MP vê participação de governador de SC em inquérito sobre respiradores

Aparelhos foram adquiridos em questão de horas e o pagamento foi efetuado antes da entrega

  • Por Jovem Pan
  • 22/06/2020 19h06
ReproduçãoGovernador de Santa Catarina, Carlos Moisés (PSL)

O Ministério Público de Santa Catarina atestou a participação do governador Carlos Moisés (PSL) no pagamento antecipado de R$ 33 milhões para a compra de 200 respiradores que não foram entregues no prazo.

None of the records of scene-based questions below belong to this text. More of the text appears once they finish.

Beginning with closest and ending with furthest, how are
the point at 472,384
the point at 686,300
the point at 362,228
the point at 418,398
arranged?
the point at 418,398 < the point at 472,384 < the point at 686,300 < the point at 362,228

A manifestação fundamentou o despacho do juiz Elleston Canali, da Vara Criminal de Florianópolis, que enviou ao Superior Tribunal de Justiça (STJ) os autos da Operação Oxigênio, que mira a fraude na contratação.

A Promotoria apontou que Moisés “tinha ciência e possível participação nos fatos delituosos que estão sendo apurados”. Perícia da Polícia Civil localizou mensagens trocadas pelo empresário Samuel de Brito Rodovalho, alvo da operação, que apontaram a suposta ação do governador no processo de compra dos respiradores com a Veigamed.

O caso foi revelado pelo portal The Intercept Brasil. A compra dos respiradores foi feita em questão de horas e o pagamento foi efetuado antes da entrega dos equipamentos. Cada aparelho custou R$ 165 mil — valor muito acima dos preços praticados pela União e pelos outros Estados, que variam de R$ 60 mil a R$ 100 mil.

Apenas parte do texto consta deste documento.